Provided passage:
^^^^^^^^
I had a great time on BBC Radio Wales recently, a little thing they do called ‘Foodie Friday’.  It was the wonderful Eleri Sion show (although Tom was standing in) and we mainly talked about how accessible and incredible a vegan lifestyle is and coconut scones, but I did mention one of my very favourite dishes at the moment, a simple and really nutritious vegan frittata.  Plant power for all!!  I just had to share the recipe.

Tom mentioned that vegan food can be more time consuming to cook than a lump of meat with vegetables, which may well be true for some dishes, but this frittata is so easy and straightforward and as with all vegan cooking, substitutions can be made, things can be swapped, veggies played with, happiness unearthed, taste buds dance a merry jig.  It’s always easier when you’re done it, so lets do it!

This is a lovely light Italian lunch with a twist.  I just can’t help myself!  Cumin seeds are one of my favourite ingredients (along with gram flour) and they bring a subtle and deep spice to this dish.  I know that cumin is not exactly traditionally Italian, but I’m sure they’ll forgive me!  Especially if they get to try this frittata.  Molto delizioso! (Which means pretty dang nice in Italian)

Spring is taking its gentle hold on North Wales and the nights are lighter and the sun is making reappearance after a long winter.  Its such a beautiful time of year and we are naturally turning to lighter foods.

This frittata is a brilliant way to use up gorgeous roasted vegetables, either freshly roasted or leftovers.  The other night, after some very posh curry and chips (see below), I pondered how to use the leftover potatoes.  It’s been a while since our last Spain time and I know Jane loved Potato Tortillas so this was a no brainer.  I know the art of romance, surprise frittata!

Posh chips and curry sauce - a Beach House classic made with local organic roasted potatoes and a spicy masala sauce (recipe from Peace & Parsnips)  Yumah!

Posh chips and curry sauce – a Beach House classic made with local organic roasted potatoes and a spicy masala sauce (recipe from Peace & Parsnips) Yumah!

Roasties!!!!!!!!

Roasties!!!!!!!!

A tortilla is basically a Spanish name for an unfolded omelette.  Most people will cook this in a pan and then grill it (this is also called a ‘Frittata’ in Italy or even a ‘Kuku’ in Iran – confused yet?!) but I’ve made it easier, pop it in the oven and all is well.  In fact, omellete’s seem to be a staple in most countries I visit, from North Africa to India, the world loves an omellete.  Making it a vegan delight is quick and easy.  I’ve cooked this for many non-vegans and they love it, a few glugs of olive oil for richness and no one misses those strange oval chicken things.
^^^^^^^^
Data supplied:
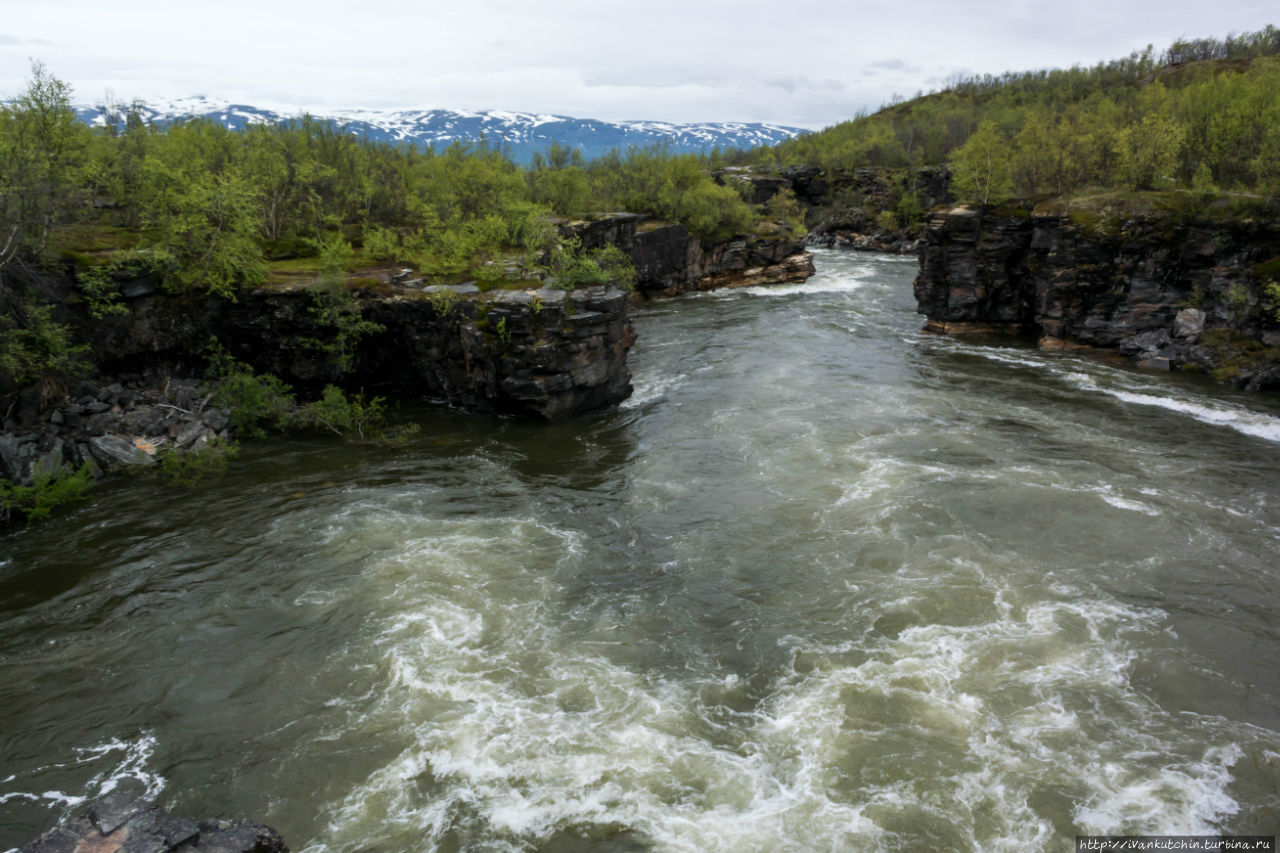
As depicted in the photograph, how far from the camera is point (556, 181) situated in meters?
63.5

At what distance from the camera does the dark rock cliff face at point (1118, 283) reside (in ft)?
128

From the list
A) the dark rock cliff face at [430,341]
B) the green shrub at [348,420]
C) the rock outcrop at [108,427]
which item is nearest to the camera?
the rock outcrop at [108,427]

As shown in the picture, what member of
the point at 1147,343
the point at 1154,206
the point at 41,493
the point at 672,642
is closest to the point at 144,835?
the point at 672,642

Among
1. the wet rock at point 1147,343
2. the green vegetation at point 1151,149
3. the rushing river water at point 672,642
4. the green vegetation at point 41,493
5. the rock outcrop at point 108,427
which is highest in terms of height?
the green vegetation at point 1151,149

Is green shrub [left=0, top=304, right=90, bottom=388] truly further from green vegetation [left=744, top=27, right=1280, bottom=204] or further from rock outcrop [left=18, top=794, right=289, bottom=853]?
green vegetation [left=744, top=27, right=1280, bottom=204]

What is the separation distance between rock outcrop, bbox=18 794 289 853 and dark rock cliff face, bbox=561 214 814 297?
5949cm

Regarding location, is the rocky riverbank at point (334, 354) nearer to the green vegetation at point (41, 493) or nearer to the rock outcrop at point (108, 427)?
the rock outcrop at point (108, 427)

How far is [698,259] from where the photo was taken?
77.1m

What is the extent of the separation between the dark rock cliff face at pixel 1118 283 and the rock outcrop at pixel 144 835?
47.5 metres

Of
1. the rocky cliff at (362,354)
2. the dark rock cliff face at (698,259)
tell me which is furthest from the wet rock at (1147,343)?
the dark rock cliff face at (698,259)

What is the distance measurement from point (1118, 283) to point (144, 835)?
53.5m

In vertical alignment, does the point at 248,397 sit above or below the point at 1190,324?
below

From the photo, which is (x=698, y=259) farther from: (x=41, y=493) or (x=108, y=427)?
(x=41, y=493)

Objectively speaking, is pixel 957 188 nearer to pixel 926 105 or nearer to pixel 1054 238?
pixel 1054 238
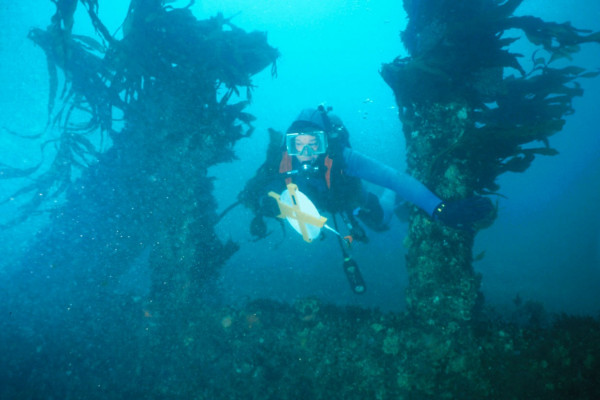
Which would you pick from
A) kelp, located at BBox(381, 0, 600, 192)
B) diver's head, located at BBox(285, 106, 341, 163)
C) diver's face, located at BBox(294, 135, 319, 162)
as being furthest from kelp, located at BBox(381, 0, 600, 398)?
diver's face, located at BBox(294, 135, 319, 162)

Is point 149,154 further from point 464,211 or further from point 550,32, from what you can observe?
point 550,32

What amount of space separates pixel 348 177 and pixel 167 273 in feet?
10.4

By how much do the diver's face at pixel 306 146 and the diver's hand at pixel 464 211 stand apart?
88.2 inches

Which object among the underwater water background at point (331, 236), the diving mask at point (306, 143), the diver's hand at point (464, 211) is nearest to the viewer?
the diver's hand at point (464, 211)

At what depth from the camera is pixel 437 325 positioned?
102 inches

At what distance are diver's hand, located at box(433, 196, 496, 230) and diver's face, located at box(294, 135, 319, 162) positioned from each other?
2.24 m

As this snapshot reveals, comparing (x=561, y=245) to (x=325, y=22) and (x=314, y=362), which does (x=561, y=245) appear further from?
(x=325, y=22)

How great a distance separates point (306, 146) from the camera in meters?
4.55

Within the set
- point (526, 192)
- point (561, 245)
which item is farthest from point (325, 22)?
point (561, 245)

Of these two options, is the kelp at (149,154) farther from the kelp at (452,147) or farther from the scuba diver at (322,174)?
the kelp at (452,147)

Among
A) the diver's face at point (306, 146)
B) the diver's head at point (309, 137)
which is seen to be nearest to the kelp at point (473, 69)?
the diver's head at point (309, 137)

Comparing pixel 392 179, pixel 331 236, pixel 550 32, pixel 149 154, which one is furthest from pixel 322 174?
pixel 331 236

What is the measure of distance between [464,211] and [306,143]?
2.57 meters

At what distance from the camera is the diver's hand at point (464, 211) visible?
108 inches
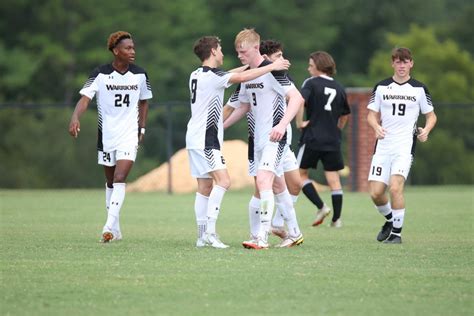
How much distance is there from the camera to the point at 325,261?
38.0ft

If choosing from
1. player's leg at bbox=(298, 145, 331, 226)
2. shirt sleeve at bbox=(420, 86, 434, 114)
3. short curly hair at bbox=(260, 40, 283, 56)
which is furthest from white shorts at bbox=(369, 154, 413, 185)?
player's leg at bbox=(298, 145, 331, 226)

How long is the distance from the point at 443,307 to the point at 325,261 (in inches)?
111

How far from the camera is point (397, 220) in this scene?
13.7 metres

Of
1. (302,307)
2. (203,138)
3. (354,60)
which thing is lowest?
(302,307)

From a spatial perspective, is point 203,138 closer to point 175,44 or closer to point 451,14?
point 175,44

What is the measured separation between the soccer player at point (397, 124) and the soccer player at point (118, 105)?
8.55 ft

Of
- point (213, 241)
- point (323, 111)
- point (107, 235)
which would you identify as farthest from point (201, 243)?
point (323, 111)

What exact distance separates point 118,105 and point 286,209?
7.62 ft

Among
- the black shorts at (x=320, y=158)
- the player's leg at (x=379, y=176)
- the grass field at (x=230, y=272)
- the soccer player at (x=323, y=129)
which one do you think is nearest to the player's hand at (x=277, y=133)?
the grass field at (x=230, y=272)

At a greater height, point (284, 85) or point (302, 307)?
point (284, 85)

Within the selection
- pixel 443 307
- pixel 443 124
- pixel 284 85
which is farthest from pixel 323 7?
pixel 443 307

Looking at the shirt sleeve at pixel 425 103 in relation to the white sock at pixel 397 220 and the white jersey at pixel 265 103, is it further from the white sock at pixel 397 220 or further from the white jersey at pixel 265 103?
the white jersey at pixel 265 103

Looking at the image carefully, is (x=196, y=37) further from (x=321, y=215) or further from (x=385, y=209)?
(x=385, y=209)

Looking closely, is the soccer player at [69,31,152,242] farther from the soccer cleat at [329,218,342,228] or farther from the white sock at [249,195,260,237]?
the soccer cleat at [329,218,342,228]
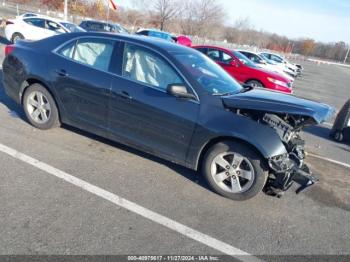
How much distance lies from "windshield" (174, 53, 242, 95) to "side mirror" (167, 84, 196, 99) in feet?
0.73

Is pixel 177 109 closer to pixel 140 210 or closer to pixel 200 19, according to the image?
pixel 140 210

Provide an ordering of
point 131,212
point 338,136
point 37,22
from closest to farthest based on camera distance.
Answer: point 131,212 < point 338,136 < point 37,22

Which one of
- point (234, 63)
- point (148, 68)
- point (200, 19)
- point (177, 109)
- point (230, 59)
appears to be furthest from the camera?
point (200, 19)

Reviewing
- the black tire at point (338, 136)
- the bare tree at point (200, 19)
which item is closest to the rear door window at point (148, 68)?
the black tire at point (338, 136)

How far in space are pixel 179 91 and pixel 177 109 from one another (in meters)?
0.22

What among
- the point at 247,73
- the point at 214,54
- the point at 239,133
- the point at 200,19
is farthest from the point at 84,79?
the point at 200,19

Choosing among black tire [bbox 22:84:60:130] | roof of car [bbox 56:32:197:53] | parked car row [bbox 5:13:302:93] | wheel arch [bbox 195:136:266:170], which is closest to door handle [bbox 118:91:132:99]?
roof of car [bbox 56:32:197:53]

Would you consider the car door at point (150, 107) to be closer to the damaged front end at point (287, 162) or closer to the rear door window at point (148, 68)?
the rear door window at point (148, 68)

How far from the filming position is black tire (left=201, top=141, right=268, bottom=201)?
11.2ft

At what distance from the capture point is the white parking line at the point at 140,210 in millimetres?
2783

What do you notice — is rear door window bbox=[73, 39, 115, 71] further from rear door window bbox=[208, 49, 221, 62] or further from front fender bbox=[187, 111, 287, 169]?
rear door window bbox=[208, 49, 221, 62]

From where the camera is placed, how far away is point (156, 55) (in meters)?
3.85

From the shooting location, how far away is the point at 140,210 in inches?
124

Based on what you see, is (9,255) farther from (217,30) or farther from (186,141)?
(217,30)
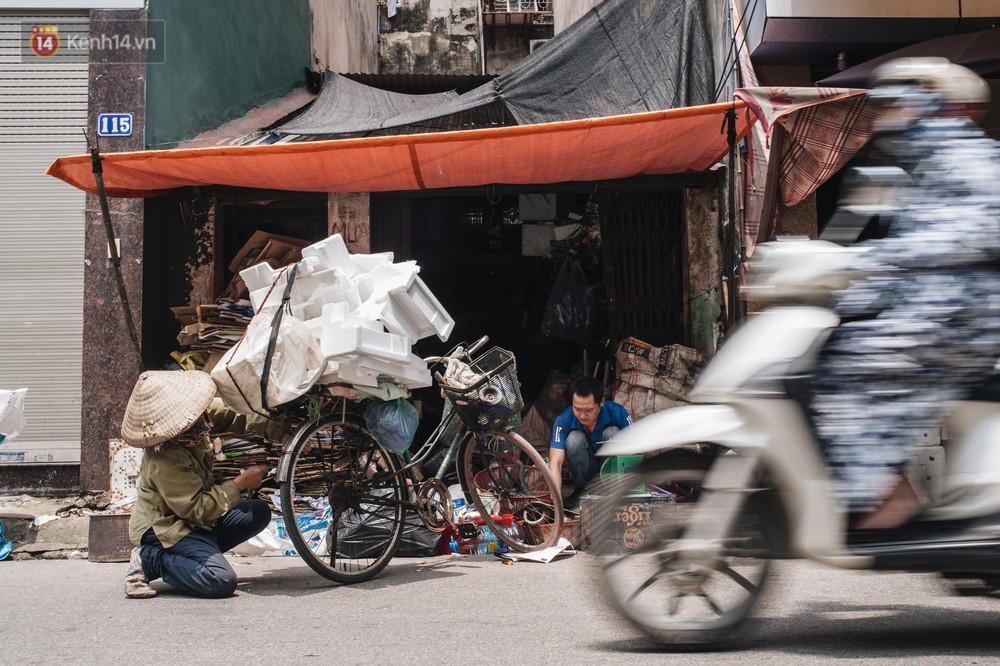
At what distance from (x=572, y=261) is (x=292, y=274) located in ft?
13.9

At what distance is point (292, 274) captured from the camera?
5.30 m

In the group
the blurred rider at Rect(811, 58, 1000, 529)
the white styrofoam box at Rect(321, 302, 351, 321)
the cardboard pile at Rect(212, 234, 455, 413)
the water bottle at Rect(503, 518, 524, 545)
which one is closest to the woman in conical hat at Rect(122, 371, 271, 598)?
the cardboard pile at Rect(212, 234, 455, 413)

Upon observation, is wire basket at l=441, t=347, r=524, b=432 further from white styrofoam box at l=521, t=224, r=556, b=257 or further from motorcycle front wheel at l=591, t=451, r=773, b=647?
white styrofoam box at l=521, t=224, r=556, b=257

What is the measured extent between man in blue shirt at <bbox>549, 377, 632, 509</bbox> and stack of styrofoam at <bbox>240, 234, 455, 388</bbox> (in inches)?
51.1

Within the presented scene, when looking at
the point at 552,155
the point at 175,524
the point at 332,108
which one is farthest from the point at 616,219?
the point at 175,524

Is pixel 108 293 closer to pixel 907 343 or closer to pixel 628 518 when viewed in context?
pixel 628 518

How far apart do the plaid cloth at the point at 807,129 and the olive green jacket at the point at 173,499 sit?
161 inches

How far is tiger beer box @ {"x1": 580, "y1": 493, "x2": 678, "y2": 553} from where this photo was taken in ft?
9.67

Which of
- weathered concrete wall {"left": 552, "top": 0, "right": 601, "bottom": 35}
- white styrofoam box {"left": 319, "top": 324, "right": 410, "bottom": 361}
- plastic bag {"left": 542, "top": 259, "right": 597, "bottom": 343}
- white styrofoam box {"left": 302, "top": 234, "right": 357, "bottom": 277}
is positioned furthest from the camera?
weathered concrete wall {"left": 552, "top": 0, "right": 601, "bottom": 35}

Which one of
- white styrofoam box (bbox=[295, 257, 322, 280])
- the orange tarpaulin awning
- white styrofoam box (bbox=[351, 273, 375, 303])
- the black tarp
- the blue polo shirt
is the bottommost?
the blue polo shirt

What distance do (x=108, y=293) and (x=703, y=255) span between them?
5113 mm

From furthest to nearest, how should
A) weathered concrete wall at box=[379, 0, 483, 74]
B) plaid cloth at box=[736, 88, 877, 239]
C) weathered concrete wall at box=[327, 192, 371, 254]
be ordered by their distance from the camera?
^^^^^^^^
Goals:
1. Translate this sentence from the vegan frittata post into Spanish: "Cumin seeds are one of my favourite ingredients (along with gram flour) and they bring a subtle and deep spice to this dish."
2. Write the next part of the vegan frittata post, picking up right after its last sentence.
The entries above have no role in anything asked here.

Answers per task:
1. Las semillas de comino son uno de mis ingredientes favoritos (junto con la harina de garbanzo) y aportan un toque especiado sutil y profundo a este plato.

2.
Looking good with a plenty of fresh coriander (although parsley is probably slightly more Italian)

Looking good with a plenty of fresh coriander (although parsley is probably slightly more Italian)

THATS LUNCH!

Frittata is very happy when paired with a grain salad and some green leaves.  That’s lunch!  I’ve made a little Farro and Canellini Bean Salad, packed with crunch and the wholesome feel of the farro, served with some top salad leaves from our local organic farm.  When the leaves are this good, with amazing vitality, fresh flavour and texture, I just give them a quick rinse and tear them up with my hands.  Finely slicing amazing salad leaves just seems like a waste.  I love to see their shapes.

FUTURE SALADS

I am constantly blown away by the diversity of flavours in the plant word and salad leaves, sprouts and cresses are a real joy for me.  At the recent Discovering Vegan Cooking Retreat that we ran at Trigonos, we were privileged to try a load of different cress and leaves.  The flavours were all over the shop, many shocking and delightful in equal measure; some subtle, some full-on.  All suggested that in the near future, salads will be getting much, much more interesting.  Trust me, you ain’t tried nothing like this!

Crazy Cress!  Such a diverse range of flavours and colours all wrapped up in tiny, tiny leaves.  Very interesting.

Crazy Cress! Such a diverse range of flavours and colours all wrapped up in tiny, tiny little leaves. Very interesting.  Boom!!    

Recipe Notes

You can also use this gram flour mix for omelette’s cooked in a pan or as a filling for a vegan quiche or tart.  A baked gram flour pancake in Italy is known as a Farinata and its one of the best things ever.

For a lighter frittata, why not add 1/3 teas baking powder to the gram flour and then stir in the water.

Farro is basically Italian Spelt, meaning that some people who are gluten intolerant can handle it.  If you are off gluten, try using buckwheat or even quinoa.

Due to my intense love of veggies, this salad is light on grains.  I like a high veg ratio in any dish.

Farro and Cannellini Salad

Farro and Cannellini Salad – packed with crunch and vitality

The Bits – For 4-6

Frittata

250g roasted potatoes (or similar quantity of any roasted vegetables)

2 small onions

2 tbsp olive oil

¾ teas cumin seeds

½ teas turmeric

150g gram flour

225ml water

1/3 teas salt

Large pinch pepper
Garnish 

½ handful Fresh Coriander or Parsley (finely chopped)

½ handful Crushed Walnuts (optional)

 

Farro and Cannellini Bean Salad

100g faro (I use quick cook type)

1 small kohlrabi (finely diced)

3 handfuls leek (finely sliced)

½ yellow pepper (finely diced)

1 handful toasted pumpkin seeds

1 handful pitted green olives (sliced)

½ lemon (juice)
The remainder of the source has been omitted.